John Thompson heads the illustration program. His approach is traditional and realistic. We sat in on a class as he introduced an assignment on the theme of “inside and outside” He showed slides of compositional framing devices ranging from Titian to Bernie Fuchs.
He will lead a group of students to India this winter for a
sketching tour. He told me that he was in no hurry for students to learn digital tools. At the undergraduate level, the focus is primarily on drawing and painting.

Our guide Tim Coolbaugh took us throughout the rest of the art building, a modern concrete structure at the edge of the quad. Lining the hallways were huge self-portraits showing faces contorted with laughter.
The walls upstairs displayed the results of a line drawing exercise taught by James Ransome, where students used markers to draw interior scenes with figures.
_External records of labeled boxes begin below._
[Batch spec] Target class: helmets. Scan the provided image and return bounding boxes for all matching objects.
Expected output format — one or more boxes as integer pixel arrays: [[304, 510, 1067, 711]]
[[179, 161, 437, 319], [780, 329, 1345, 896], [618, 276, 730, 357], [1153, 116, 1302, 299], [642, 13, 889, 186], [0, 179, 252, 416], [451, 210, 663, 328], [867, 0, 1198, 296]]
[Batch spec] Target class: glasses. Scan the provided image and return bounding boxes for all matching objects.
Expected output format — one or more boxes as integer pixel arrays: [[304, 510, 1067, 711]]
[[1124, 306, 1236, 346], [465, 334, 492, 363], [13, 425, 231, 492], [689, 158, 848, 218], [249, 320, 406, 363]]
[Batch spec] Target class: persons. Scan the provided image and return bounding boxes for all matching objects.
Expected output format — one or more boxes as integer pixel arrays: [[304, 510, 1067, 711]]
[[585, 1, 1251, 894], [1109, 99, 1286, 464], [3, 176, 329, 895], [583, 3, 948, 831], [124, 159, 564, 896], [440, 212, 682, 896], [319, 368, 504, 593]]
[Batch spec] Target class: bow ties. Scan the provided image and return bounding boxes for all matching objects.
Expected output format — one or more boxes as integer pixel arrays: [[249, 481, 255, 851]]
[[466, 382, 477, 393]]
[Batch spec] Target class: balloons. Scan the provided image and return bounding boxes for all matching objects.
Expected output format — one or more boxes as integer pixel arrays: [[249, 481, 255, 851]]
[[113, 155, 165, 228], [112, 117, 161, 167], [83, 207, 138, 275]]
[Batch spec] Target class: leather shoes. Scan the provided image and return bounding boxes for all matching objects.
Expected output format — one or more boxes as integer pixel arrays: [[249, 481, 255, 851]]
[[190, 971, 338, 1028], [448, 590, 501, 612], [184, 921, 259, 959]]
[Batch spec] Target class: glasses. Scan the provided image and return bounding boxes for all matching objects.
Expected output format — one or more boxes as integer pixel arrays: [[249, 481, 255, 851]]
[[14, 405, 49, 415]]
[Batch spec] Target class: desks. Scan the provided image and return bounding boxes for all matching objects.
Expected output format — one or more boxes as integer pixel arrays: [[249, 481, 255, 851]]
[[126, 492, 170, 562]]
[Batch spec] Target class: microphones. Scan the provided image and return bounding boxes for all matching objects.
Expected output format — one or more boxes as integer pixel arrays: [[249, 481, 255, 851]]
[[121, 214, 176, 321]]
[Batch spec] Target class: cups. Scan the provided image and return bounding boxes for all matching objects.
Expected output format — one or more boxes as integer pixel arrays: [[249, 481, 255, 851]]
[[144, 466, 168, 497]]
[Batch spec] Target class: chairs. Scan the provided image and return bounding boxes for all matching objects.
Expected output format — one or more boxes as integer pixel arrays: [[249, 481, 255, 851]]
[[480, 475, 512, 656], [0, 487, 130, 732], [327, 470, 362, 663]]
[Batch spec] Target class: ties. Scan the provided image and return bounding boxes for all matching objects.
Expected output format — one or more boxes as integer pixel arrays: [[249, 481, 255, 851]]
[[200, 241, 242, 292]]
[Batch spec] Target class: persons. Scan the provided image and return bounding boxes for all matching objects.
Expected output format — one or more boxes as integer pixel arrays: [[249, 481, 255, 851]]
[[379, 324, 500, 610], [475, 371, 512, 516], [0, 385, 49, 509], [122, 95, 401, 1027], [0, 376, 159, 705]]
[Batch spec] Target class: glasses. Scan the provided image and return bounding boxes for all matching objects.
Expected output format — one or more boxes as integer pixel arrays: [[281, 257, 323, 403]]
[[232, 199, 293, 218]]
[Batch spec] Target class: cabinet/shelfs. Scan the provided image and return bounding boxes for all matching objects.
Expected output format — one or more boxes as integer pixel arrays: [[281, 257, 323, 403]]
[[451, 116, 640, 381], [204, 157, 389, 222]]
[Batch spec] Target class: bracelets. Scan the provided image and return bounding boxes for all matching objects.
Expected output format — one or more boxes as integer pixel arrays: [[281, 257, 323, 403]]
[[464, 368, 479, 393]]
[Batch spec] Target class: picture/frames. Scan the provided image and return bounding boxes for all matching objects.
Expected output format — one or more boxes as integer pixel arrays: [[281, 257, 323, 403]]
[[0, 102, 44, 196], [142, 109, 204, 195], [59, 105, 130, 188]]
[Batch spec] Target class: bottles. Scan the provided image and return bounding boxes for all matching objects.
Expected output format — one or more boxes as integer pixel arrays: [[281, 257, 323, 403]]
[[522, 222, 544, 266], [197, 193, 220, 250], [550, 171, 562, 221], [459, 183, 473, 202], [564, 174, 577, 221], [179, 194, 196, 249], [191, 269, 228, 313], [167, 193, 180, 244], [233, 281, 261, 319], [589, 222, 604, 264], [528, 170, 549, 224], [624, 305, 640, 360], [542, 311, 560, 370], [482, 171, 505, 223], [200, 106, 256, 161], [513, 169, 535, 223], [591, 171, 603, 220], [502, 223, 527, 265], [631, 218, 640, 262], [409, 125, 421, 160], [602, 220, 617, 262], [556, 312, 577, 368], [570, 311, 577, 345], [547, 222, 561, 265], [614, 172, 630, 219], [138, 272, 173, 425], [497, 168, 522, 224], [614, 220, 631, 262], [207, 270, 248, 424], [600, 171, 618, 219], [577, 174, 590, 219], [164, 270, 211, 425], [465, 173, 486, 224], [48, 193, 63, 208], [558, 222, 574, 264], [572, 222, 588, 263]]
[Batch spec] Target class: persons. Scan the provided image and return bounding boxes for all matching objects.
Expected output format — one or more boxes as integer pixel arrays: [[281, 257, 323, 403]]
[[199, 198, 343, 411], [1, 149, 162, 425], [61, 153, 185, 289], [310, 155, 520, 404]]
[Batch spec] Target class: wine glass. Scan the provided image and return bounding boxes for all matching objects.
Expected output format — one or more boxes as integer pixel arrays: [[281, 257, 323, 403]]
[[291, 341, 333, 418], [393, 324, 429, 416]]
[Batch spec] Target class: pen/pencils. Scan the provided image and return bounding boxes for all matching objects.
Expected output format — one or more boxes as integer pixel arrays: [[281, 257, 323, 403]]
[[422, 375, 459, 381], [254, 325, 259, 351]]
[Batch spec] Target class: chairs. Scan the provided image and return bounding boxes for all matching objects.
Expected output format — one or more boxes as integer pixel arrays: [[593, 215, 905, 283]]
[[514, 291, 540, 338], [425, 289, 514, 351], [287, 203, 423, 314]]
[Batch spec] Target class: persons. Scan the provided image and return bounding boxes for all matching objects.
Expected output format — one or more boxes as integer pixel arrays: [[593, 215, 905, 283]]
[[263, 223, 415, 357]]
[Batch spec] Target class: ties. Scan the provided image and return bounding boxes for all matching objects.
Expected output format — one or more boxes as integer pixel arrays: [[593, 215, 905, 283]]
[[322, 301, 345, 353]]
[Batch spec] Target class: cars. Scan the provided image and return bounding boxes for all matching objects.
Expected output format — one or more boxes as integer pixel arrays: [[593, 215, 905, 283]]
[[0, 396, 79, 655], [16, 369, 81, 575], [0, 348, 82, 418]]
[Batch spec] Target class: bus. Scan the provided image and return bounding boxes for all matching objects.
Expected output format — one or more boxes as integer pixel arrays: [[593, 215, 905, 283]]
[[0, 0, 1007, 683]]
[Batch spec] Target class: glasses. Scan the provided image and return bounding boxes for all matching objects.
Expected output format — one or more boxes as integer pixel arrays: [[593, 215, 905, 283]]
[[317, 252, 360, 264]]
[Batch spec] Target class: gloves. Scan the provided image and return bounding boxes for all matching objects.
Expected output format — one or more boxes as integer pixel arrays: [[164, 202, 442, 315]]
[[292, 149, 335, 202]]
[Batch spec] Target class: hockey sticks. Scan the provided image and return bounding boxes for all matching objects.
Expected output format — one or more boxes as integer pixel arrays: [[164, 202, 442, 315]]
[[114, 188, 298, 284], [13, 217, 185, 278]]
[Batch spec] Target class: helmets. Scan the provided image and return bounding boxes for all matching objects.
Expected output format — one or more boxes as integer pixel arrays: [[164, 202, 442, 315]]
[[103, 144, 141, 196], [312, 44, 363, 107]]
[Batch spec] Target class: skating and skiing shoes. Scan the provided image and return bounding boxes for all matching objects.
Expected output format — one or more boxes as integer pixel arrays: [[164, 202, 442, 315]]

They used white artist's tape to erase parts of the drawings as they reconsidered their lines and explored abstract shapes.

Seniors occupied the tower rooms of the art building, which they customized with their supplies and works-in-progress.
Syracuse University also maintains the
Special Collections Research Center, which has an impressive collection of artist’s papers and manuscripts, including cartoonist Roy Crane’s remarkable instructional
scrapbook, assembled to guide his assistants in composition.

After my presentation, I met several of the illustration instructors including, from left to right:
London Ladd, Bob Dacey, and
James Ransome, and
Roger DeMuth (not in picture) all award-winning professional illustrators balancing their own artwork with their teaching.
Thanks and best wishes to all at SU!